I think there are two key results of Jon’s work:

1. The initial results on defect density bear up. Although not quite as startlingly low as my back of the envelope calculation, Jon’s assessment of three major GCMs indicate they all fall in the range commonly regarded as good quality software by industry standards.
2. There are a whole bunch of reasons why result #1 may well be meaningless, because the metrics for measuring software quality don’t really apply well to large scale scientific simulation models.

You’ll have to read Jon’s thesis to get all the details, but it will be well worth it. The conclusion? More research needed. It opens up plenty of questions for a PhD project….

I’ve just ordered the book “A Vast Machine: Computer Models, Climate Data, and the Politics of Global Warming” by Paul Edwards. It’s out next month, and I’m looking forward to reading it. I found out about the book a couple of weeks ago, while idly browsing Paul’s website while on the phone with him. What I didn’t realise, until today, is that Spencer Weart’s wonderful account of the history of general circulation models (an absolute must read!), which I’ve dipped into many times, is based originally on Paul’s work. Small world, huh?

This week I’m visiting NCAR, in Colorado.

As it’s my first visit, I’m still blown away by the beauty of the place – both the location and the building itself (which was designed by I M Pei, the architect better known for the Louvre pyramid). I’m hoping to get some time today to visit the hiking trails around the facility.

Anyway, I gave my talk yesterday, and have had many interesting chats with the scientists and the software engineering team working on the Community Climate System Model (CCSM).

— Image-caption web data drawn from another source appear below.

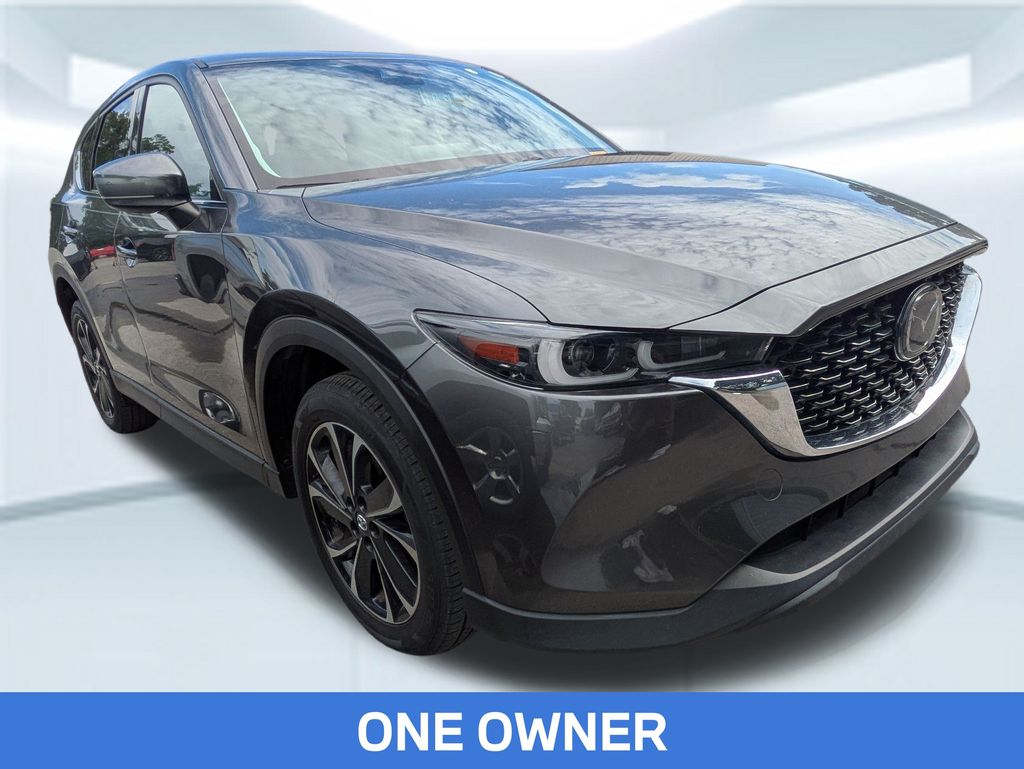 2022 Mazda CX-5 2.5 S Premium photo 3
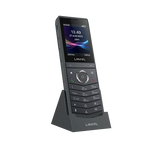 Fanvil W620D DECT Cordless IP Handset with PTT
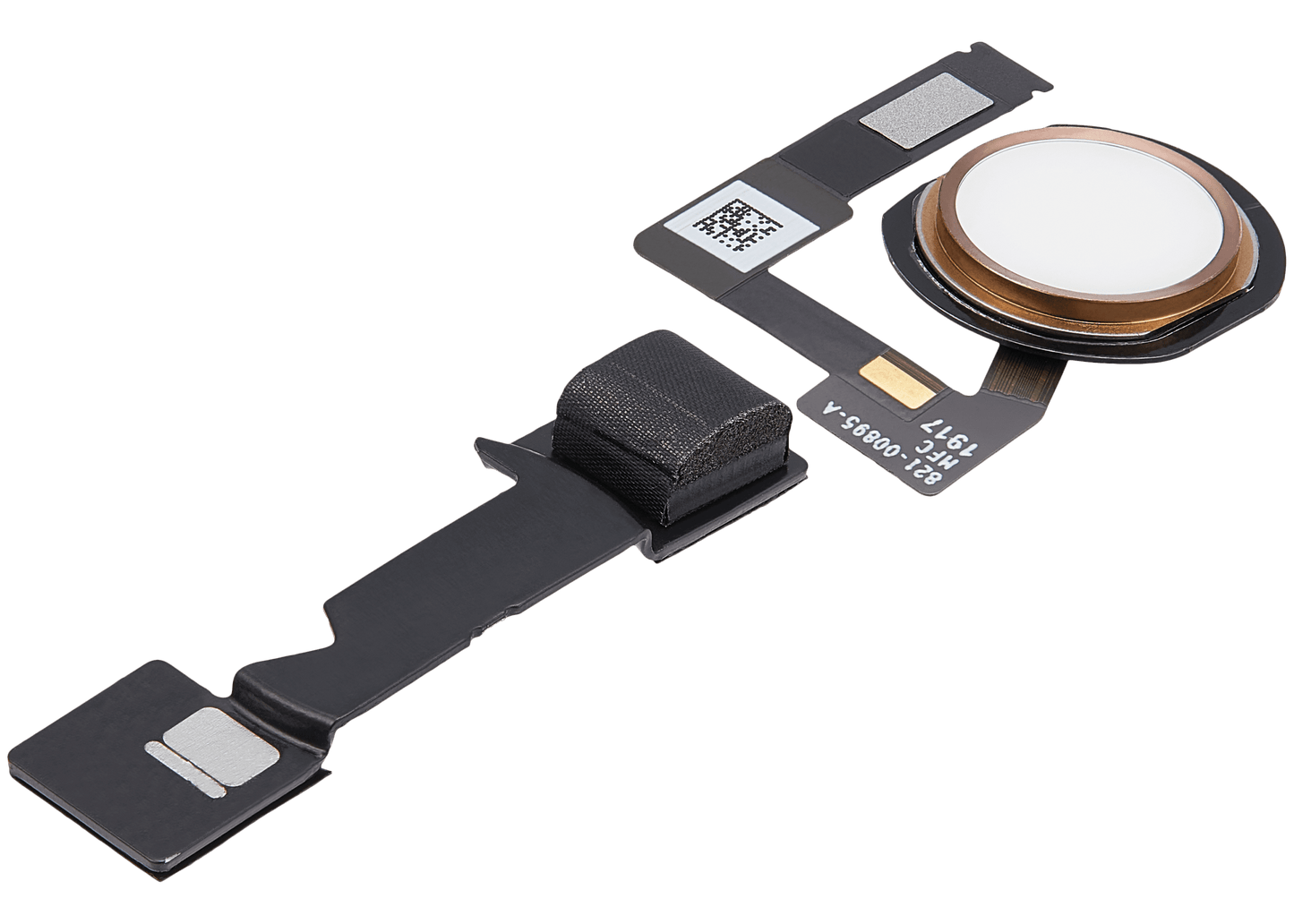 Home Button Flex Cable For iPad Pro 12.9" 2nd Gen (2017) (Rose Gold)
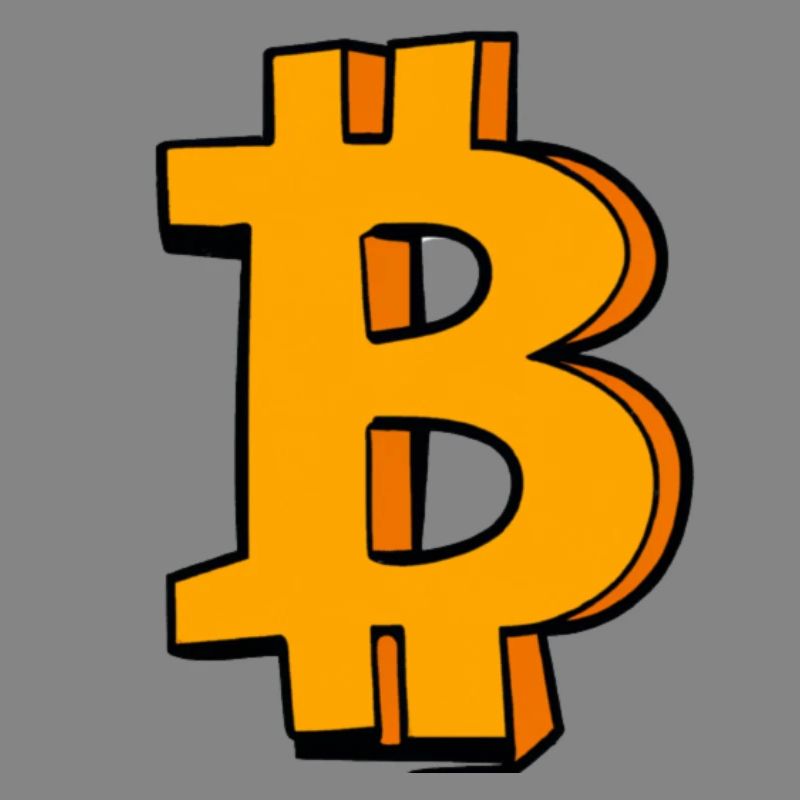 Bitcoin Symbol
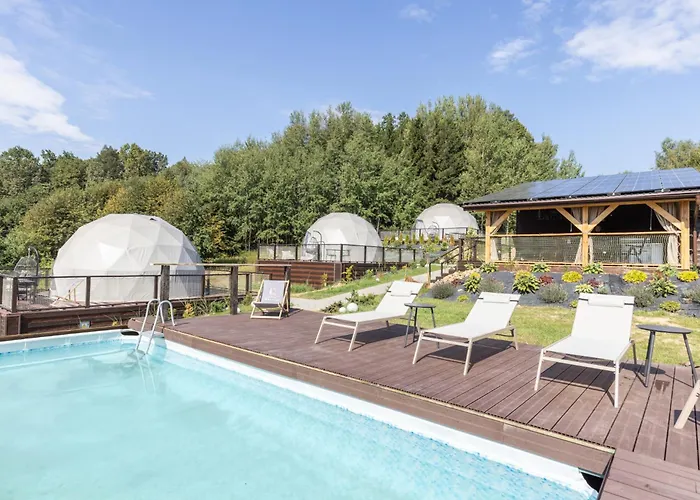 Idea By Glamp Luxuszelt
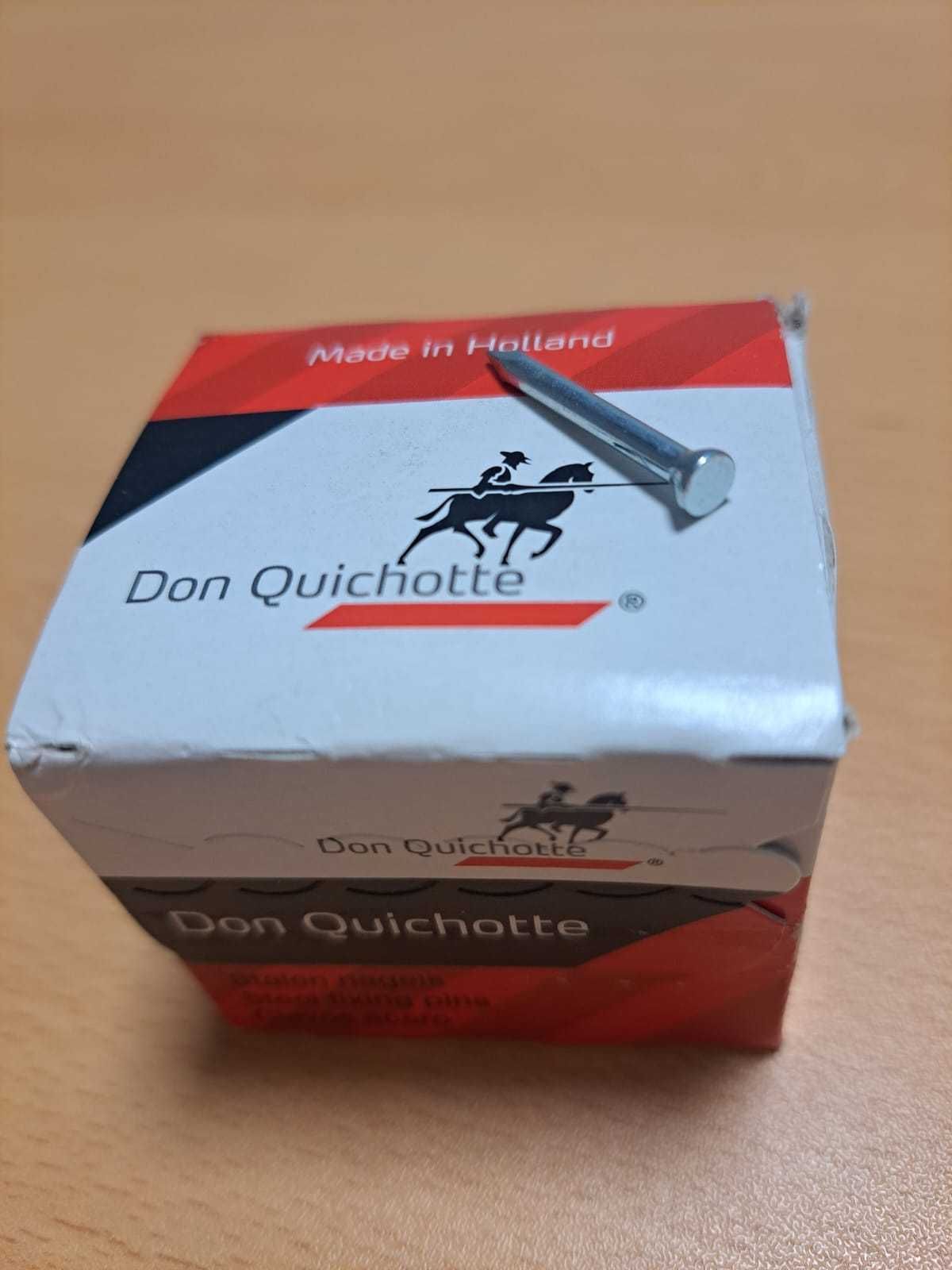 parafusos dom quixote
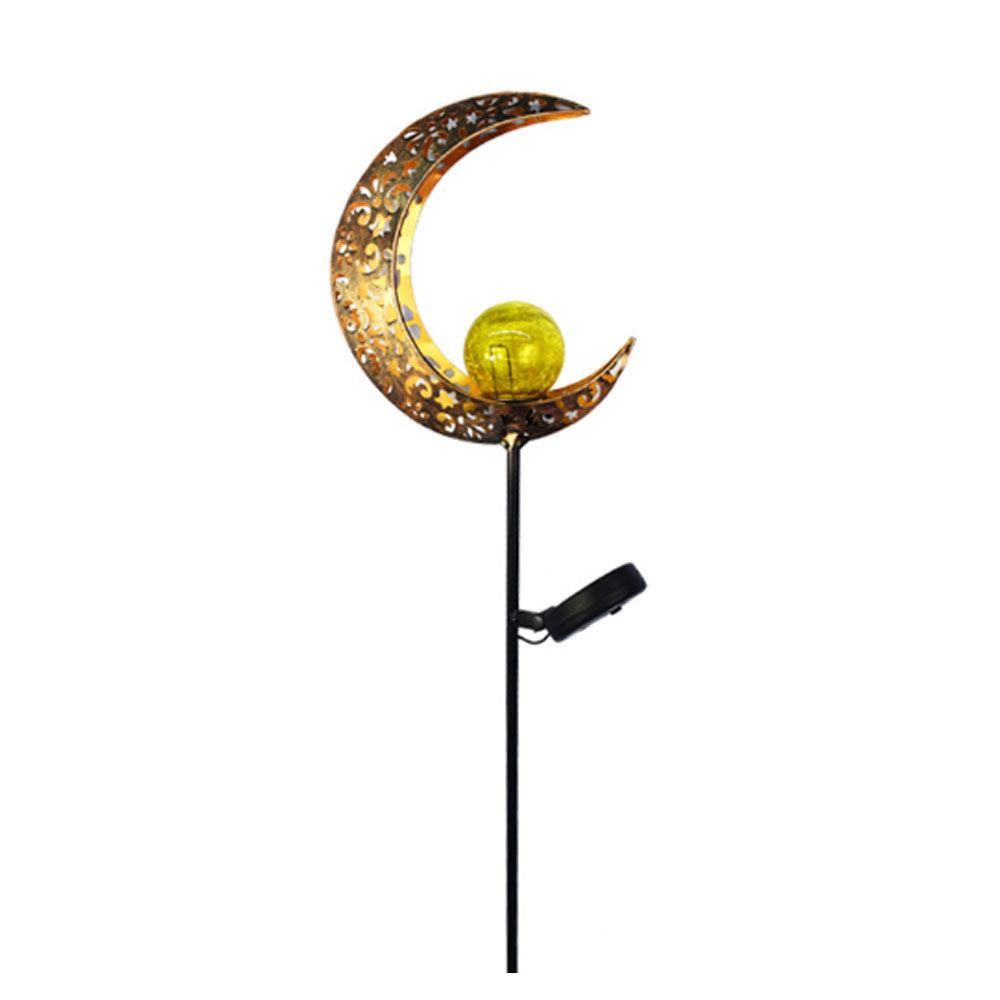 LED Solar Sun and Moon Floor Lamp - Goraya Nesting 
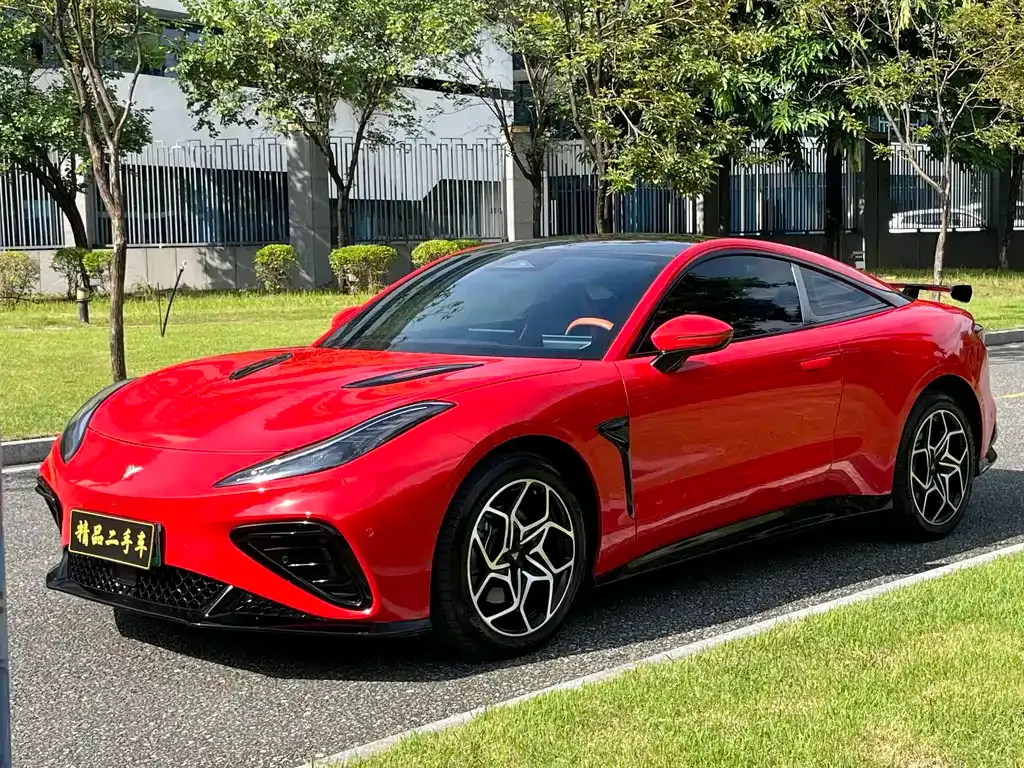 Neta GT — фото 1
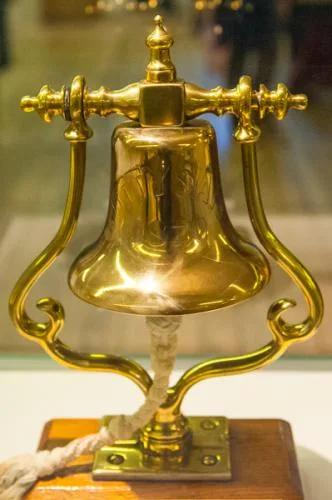The ship's bell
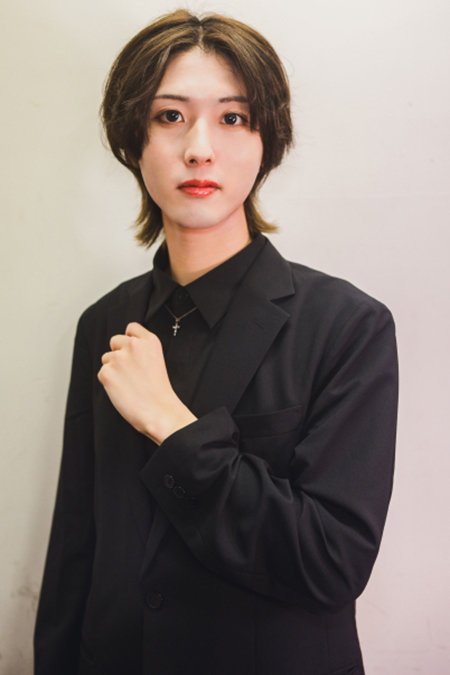 天城 時雨 TRIDENT 歌舞伎町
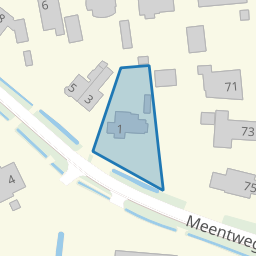 Perceel HRN01-H-2816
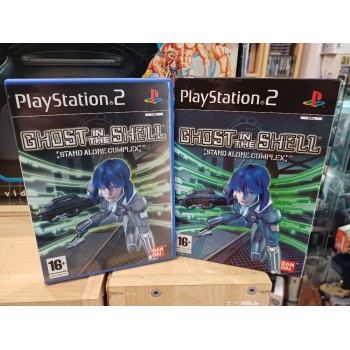 GHOST IN THE SHELL avec fourreau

My plan is to do a detailed comparison of the software development practices at NCAR with what I saw in my Hadley study. There seem to be more similarities than differences, but three differences that have struck me so far are:

• the much greater use of multi-site development (which I expected – it is a community model, after all);
• the fact that each part of the coupled model (ocean, atmosphere, land, sea ice,…) has a distinct stand-alone identity, each with its own release cycle, which means there are some interesting challenges negotiating the (sometimes) conflicting needs for the stand-alone models, versus the CCSM coupled model;
• a much longer release cycle – years between official releases, compared to the Hadley’ Centre’s four month release cycle.

We speculated that the length of the release cycles might be largely to do with the major uses of the model. At the Hadley Centre, the climate and weather forecasting models are unified in a single code base. The weather forecasters need regular model improvements to meet annual targets for forecast improvements, and also need to make sure they are using a stable, robust model version (never a pre-release experimental one). Hence a short release cycle makes sense. At NCAR, the main driver for official releases is the IPCC assessment process, which operates on a 5-year cycle. Hence, carefully maintained official releases are only needed every few years. Meanwhile, scientists who want a more up-to-date model can play with unreleased experimental versions at their own risk, if they choose. Creating and supporting an official release takes a large software engineering overhead, and the resources just aren’t available to do it very often, in part because funding agencies much prefer to fund the science, rather than the software infrastructure needed to support that science. The lack of resources for software support seems to be a consistent problem across all the modeling centres I’ve visited so far.

Interesting article by Andrew Jones entitled Are we taking supercomputing code seriously?:

Part of the problem is that in their rush to do science, scientists fail to spot the software for what it is: the analogue of the experimental instrument. Consequently, it needs to be treated with the same respect that a physical experiment would receive.

Any reputable physical experiment would ensure the instruments are appropriate to the job and have been tested. They would be checked for known error behaviour in the parameter regions of study, and chosen for their ability to give a satisfactory result within a useful timeframe and budget. Those same principles should apply to a software model.